Available data:
-----
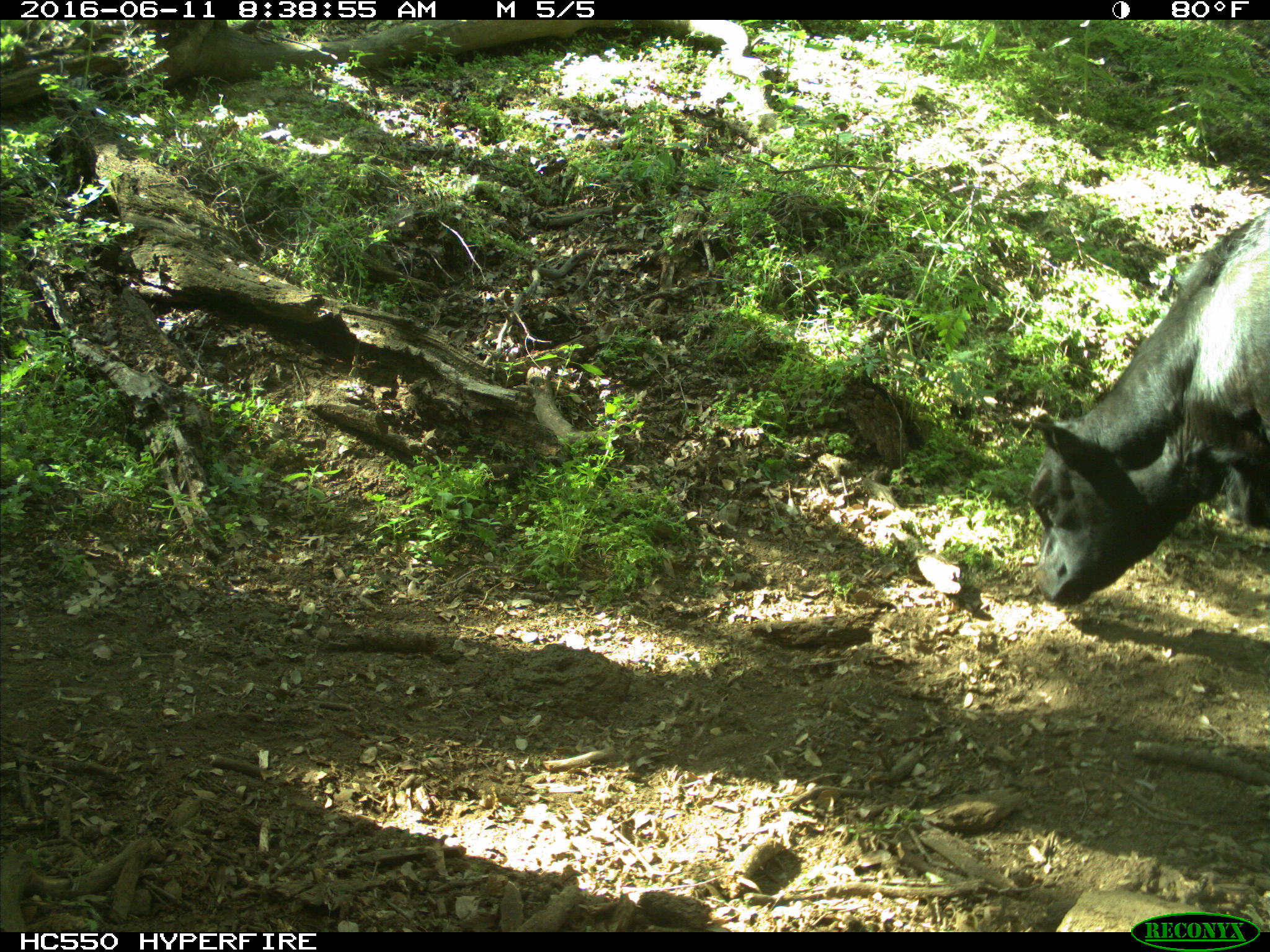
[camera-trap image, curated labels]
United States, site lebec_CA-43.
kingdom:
-----
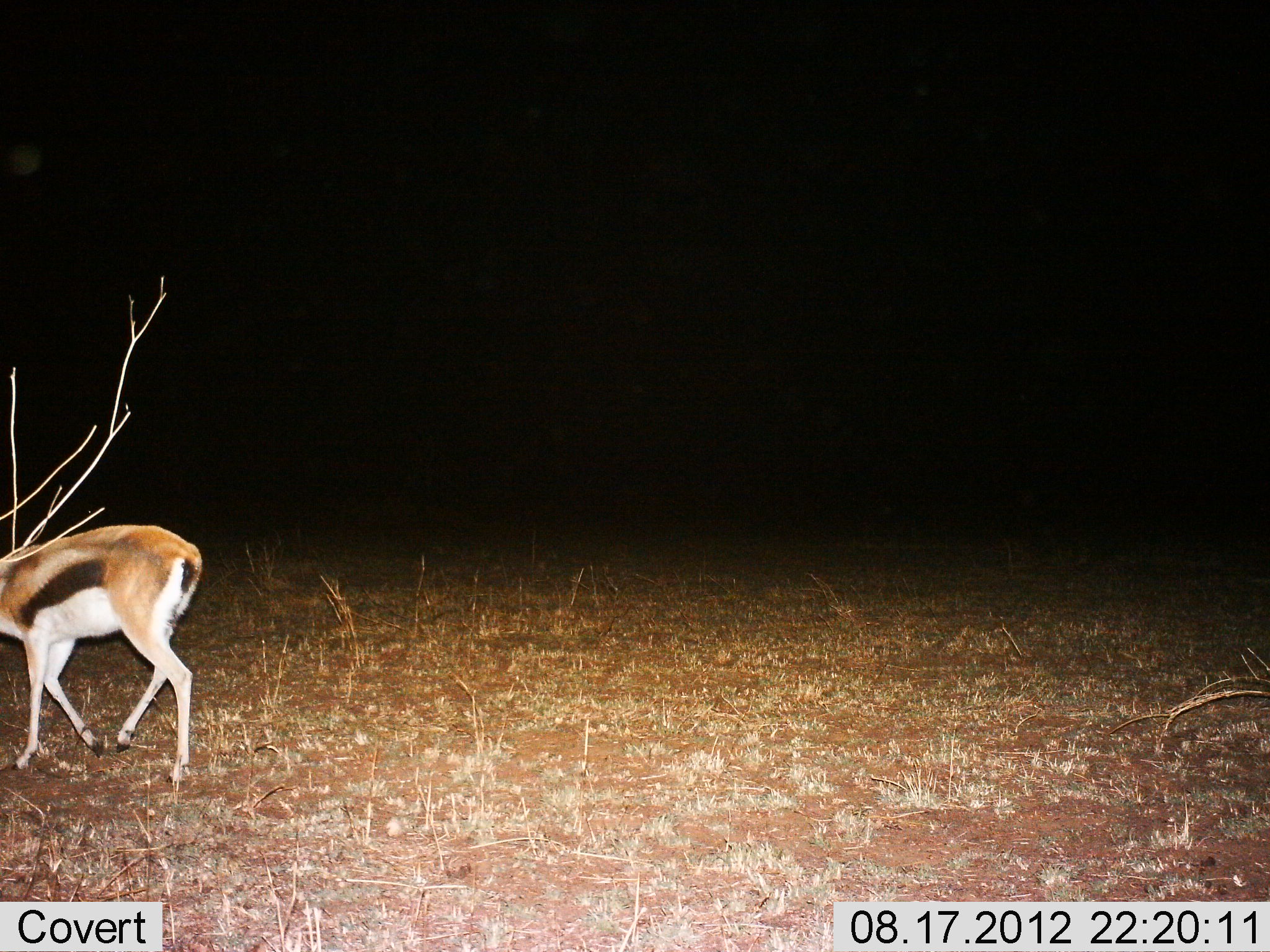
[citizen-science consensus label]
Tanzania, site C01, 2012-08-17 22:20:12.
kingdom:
-----
What to produce: Please show the lines in the entries above that hold the string "site".

Answer below:
United States, site lebec_CA-43.
Tanzania, site C01, 2012-08-17 22:20:12.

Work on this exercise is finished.